Some institutions go farther. To supplement its work with Enrich, MCA has conducted a lengthy search and “is on the brink of signing an engagement with a social justice-oriented consultant in Chicago”, Key says.
Too much for one individual
Even museums that have recently made high-profile staff hires of equity executives are still working with outside consultants. Anne Pasternak, the director of the Brooklyn Museum, has named Keonna Hendrick as its new DEIA director but plans to continue working with outside experts such as Melissa Crum from the Mosaic Education Network. “This work is so huge, one person can’t do it all,” Pasternak says.
Ann Philbin, the director of the Hammer Museum in Los Angeles, which has just appointed Russell Davis as its chief of human resources, equity and engagement, says it is looking for a new consultant. It worked in 2015 with Crossroads Antiracism Organizing and Training, a Midwest group, and in 2019 with the People’s Institute for Survival and Beyond, from New Orleans.
“We’ve learned a lot from every consulting group we’ve had,” Philbin says. “But this time we want to customise the process. If you’ve been doing it for a half-dozen years, some trainings can be a little cookie-cutter.” This time she is only considering local consultants “for two reasons,” she says. “I don’t want this to all take place on Zoom, and I want them to know the context of the community where we’re working.”

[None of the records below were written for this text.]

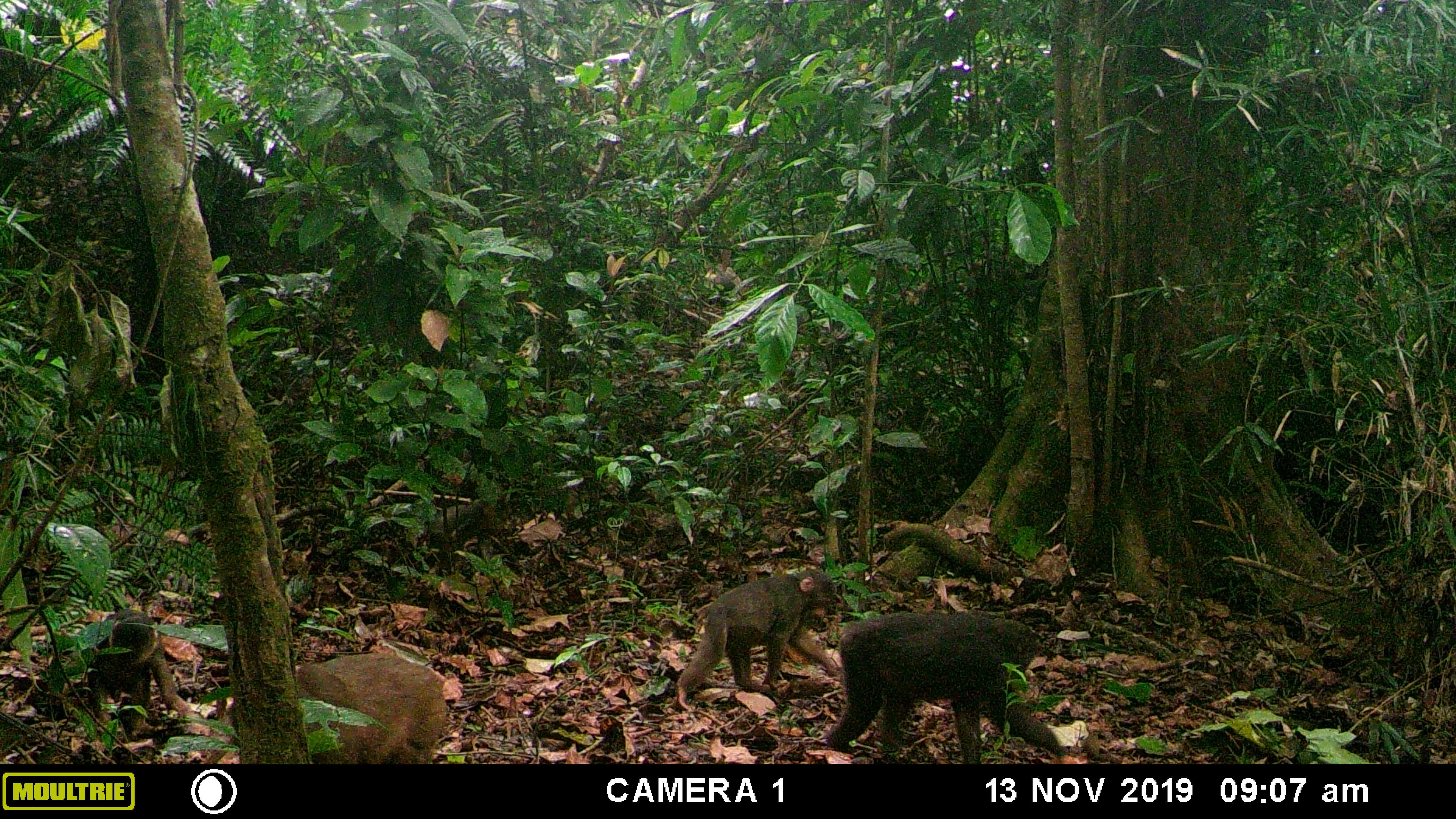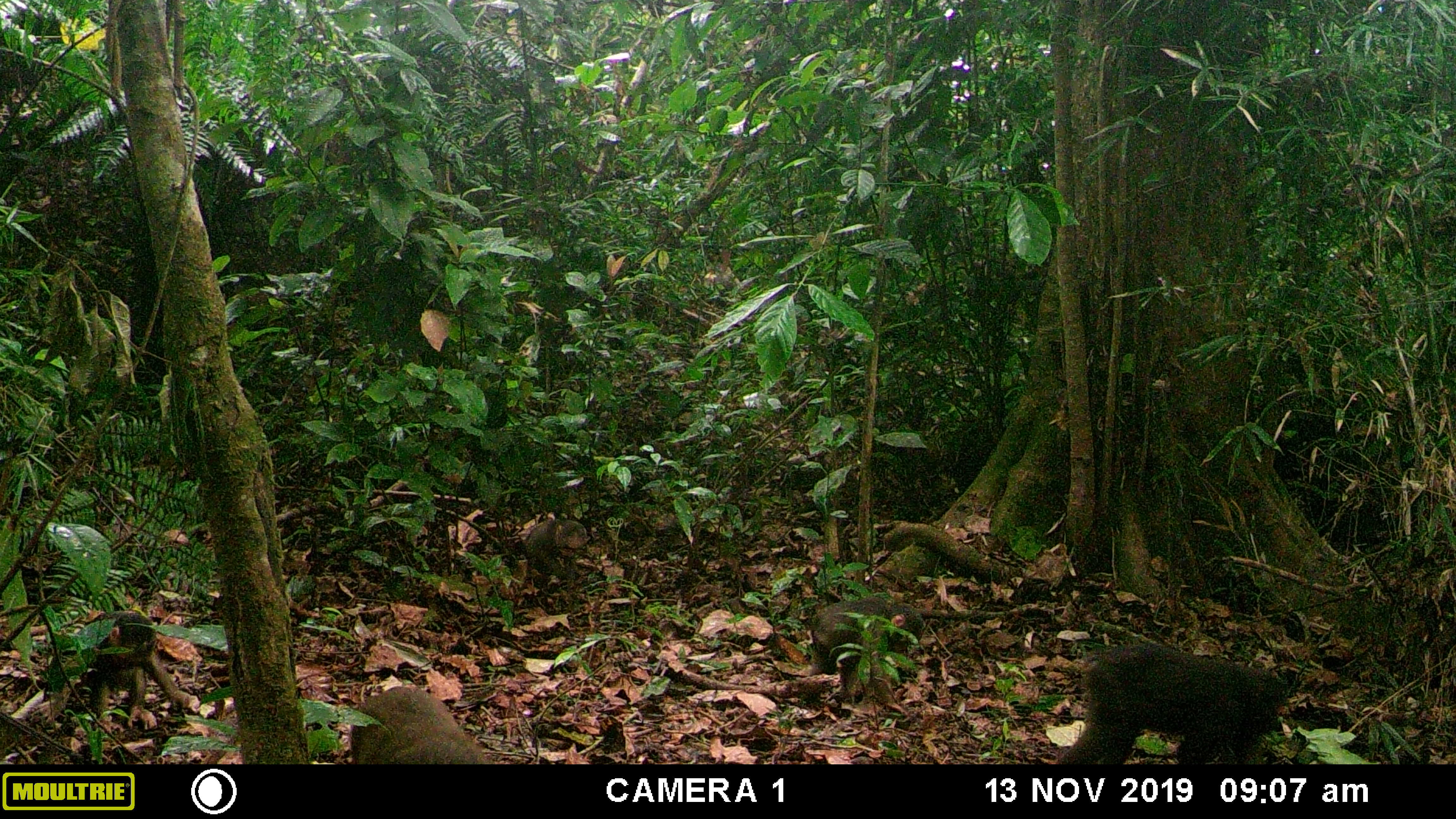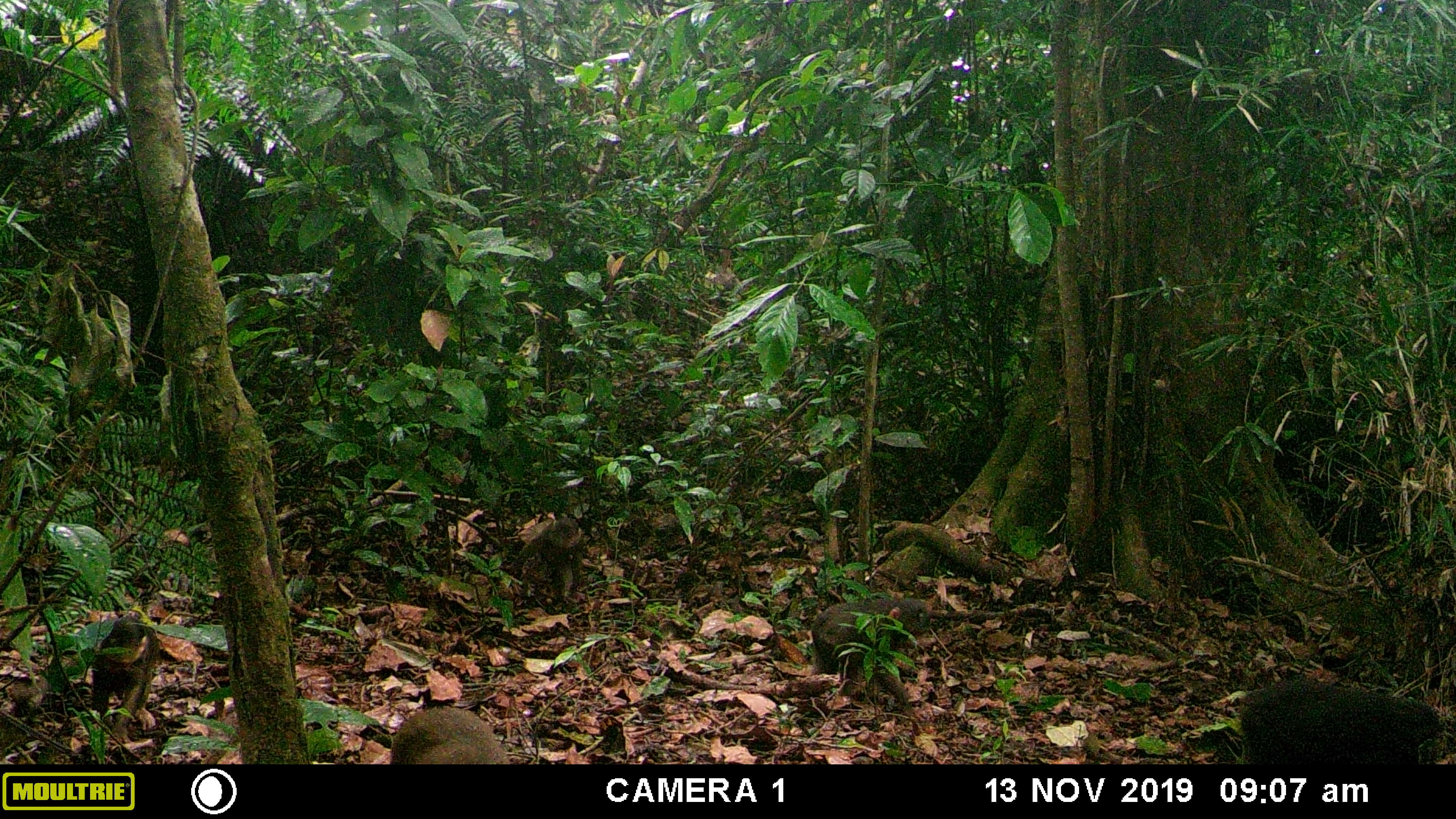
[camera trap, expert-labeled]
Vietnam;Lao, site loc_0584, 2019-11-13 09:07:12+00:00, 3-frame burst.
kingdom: Animalia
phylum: Chordata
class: Mammalia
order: Primates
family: Cercopithecidae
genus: Macaca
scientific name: Macaca arctoides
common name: stump-tailed macaque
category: stump tailed macaque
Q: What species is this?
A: Stump tailed macaque (stump-tailed macaque) (Macaca arctoides).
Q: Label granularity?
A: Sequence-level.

Lori Fogarty of the Oakland Museum of California, which already had a diversity initiative when she became its director in 2006, has also shifted to more specialised support. She has worked in the past with Race Forward and LeaderSpring on board and staff training, but this year has hired five different racial equity consultants, all individuals, including one specifically to create a more inclusive budgeting process.
“Like many museums, we will have to make a lot of reductions moving into our fiscal 2022 budget,” Fogarty says. “We want to bring an equity lens to this process to make the decision-making more transparent and to include the folks most impacted by budget decisions.”
She points out that many museums “treat DEIA work as a separate strand of activity and leave financial planning in the hands of six people who have always made those decisions”. Real change, she says, “will move into all core areas of the institution: exhibitions, acquisitions, staffing and also financial decision-making”.